▸ Do this: Starting at the beginning of the material and going on through the line with "69.0 inches", rewrite those lines with "drooping leafy strand" replaced by "hanging leafy strand". Leave all other text unchanged.

(Records from a spatial question set)

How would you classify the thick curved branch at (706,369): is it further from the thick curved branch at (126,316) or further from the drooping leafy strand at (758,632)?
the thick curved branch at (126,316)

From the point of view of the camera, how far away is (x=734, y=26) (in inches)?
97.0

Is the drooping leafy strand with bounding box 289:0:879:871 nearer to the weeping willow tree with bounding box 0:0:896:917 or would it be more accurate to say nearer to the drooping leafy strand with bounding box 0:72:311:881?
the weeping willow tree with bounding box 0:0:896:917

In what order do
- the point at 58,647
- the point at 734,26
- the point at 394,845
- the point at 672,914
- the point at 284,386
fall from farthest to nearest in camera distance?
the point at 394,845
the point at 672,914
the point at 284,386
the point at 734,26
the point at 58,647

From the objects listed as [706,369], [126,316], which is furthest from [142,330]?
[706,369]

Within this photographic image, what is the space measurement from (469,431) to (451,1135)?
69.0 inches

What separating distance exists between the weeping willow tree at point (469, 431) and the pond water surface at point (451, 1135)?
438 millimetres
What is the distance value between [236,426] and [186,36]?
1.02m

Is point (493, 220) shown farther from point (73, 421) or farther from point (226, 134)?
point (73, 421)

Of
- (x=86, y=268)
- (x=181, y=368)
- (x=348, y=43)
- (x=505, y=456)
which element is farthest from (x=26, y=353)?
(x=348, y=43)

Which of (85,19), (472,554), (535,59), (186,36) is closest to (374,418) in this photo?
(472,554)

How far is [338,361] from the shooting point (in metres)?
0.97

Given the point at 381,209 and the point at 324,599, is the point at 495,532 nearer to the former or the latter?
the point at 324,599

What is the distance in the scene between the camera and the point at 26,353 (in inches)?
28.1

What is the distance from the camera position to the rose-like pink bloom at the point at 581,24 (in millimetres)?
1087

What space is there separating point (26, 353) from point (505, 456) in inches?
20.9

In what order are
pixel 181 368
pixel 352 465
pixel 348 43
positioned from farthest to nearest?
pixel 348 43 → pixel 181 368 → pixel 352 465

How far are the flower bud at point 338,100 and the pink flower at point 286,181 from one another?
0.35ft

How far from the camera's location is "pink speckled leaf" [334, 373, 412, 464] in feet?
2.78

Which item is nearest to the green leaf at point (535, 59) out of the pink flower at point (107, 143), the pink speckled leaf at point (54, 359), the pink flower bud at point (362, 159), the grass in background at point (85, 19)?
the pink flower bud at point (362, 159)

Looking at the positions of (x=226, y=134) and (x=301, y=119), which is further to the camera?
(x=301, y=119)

▸ Written answer:
How would you classify the thick curved branch at (706,369): is it further from the thick curved branch at (126,316) or further from the hanging leafy strand at (758,632)?
the thick curved branch at (126,316)

From the point of view of the camera, how far away is (x=734, y=26) (in inches)?
97.0

Is the hanging leafy strand with bounding box 289:0:879:871 nearer to the weeping willow tree with bounding box 0:0:896:917 or would it be more accurate to say nearer to the hanging leafy strand with bounding box 0:72:311:881?
the weeping willow tree with bounding box 0:0:896:917

In what order do
- the point at 58,647
- the point at 734,26
- the point at 394,845
- the point at 672,914
- the point at 284,386
fall from farthest to nearest in camera distance?
the point at 394,845
the point at 672,914
the point at 284,386
the point at 734,26
the point at 58,647

From the objects listed as [706,369], [126,316], which is furthest from [142,330]?
[706,369]

Within this photographic image, what is the space measurement from (469,431) to (451,1135)?
69.0 inches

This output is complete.